A group of mining students and graduates in Zimbabwe have formed the Association of Junior Mining Professionals of Zimbabwe (AJMPZ) intending to safeguard the future of the mining industry in the hands of local mining professionals.

The association seeks to provide a platform for mining graduates and students to contribute to the growth and development of the sector in Zimbabwe.

Speaking to Digital Telegraph, Tawanda Muchena, the Interim President of the association, highlighted the primary objective of AJMPZ as being the integration of mining graduates and students into the vision of mining growth and development.

He expressed concern that graduates often face difficulties showcasing their skills and talents due to companies’ preference for experienced individuals.

He said the association intends to advocate for mining houses to consider graduates for skills development opportunities.

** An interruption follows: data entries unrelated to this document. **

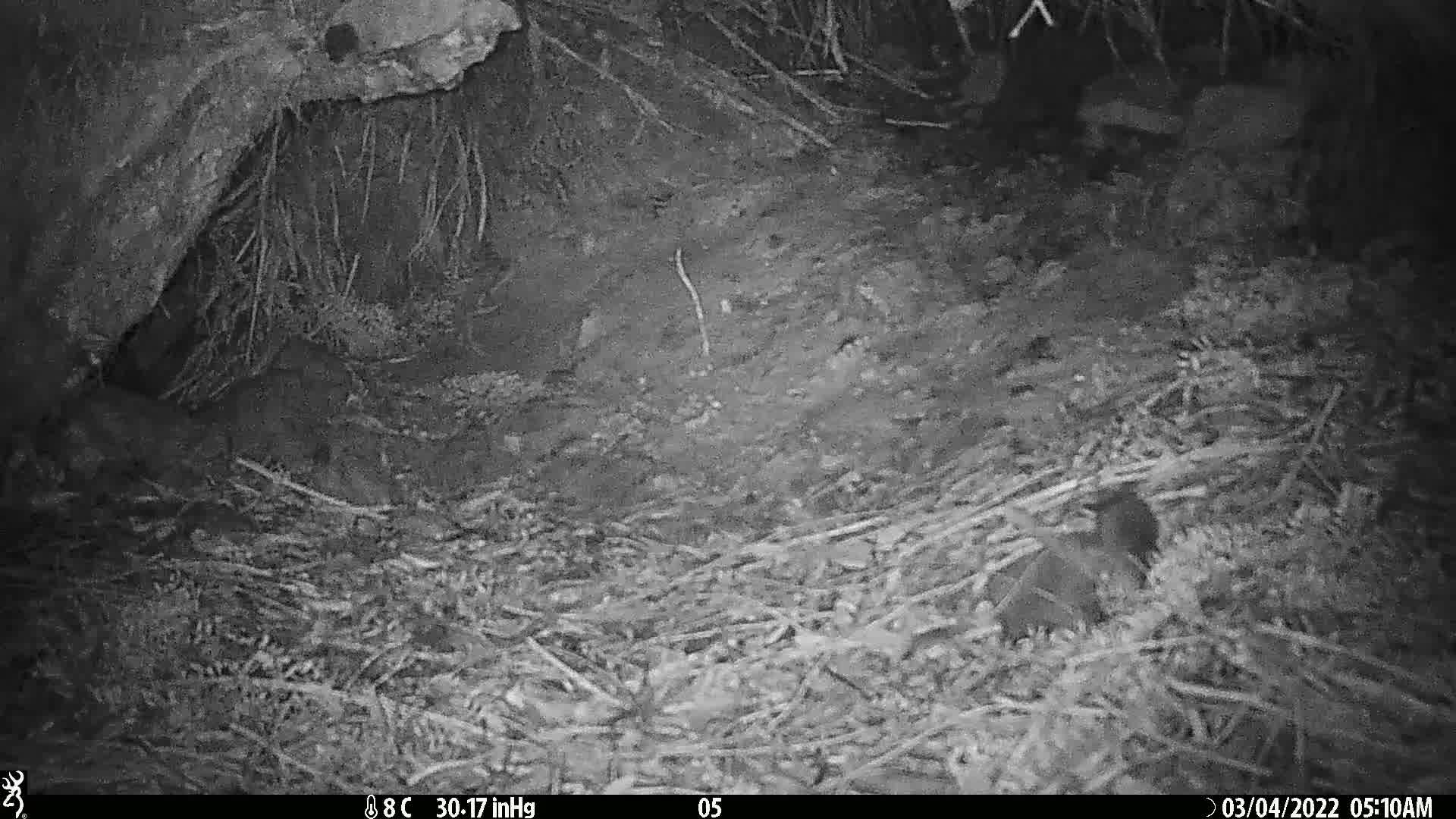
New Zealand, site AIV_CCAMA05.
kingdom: Animalia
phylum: Chordata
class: Mammalia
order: Rodentia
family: Muridae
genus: Mus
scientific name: Mus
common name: mouse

“The Association (AJMPZ) aims to harness the idea of passing skills from one generation to another, thus the old folks within the industry should work hand in glove with the Junior graduates, impacting them with knowledge, encouraging them to push beyond limits and to support them in making the Mining Industry more lucrative than it is.

“The Junior Mining professionals particularly the new graduates should have a bigger role to play in achieving the 2030 vision.

“We are also saying our members should be integrated to help the growth and development of the small-scale mining industry through research.

“The idea of giving a chance to graduates (Graduate trainees) to participate in the mining industry is of paramount importance. This ensures that there is continuous development of new ideas, newer technologies, new environmentally sustainable mining methods and the continuity of career development of highly skilled personnel,” he said.

Hazel Karoro, the interim Secretary General of AJMPZ, added that one of the association’s objectives is to prevent foreign companies from importing labour at the expense of local professionals.

Karoro criticized the practice of foreign companies bringing in professionals who are already available in Zimbabwe, emphasizing the need for job opportunities to be given to qualified Zimbabweans.

While acknowledging the benefits of foreign direct investment, she stressed the importance of maximizing local resources and expertise for the country’s benefit.

“While foreign direct investment is good for the country, many foreign companies especially the Chinese are importing professionals who are already in Zimbabwe. We want that to stop, those jobs should be given to Zimbabweans,” Karoro said.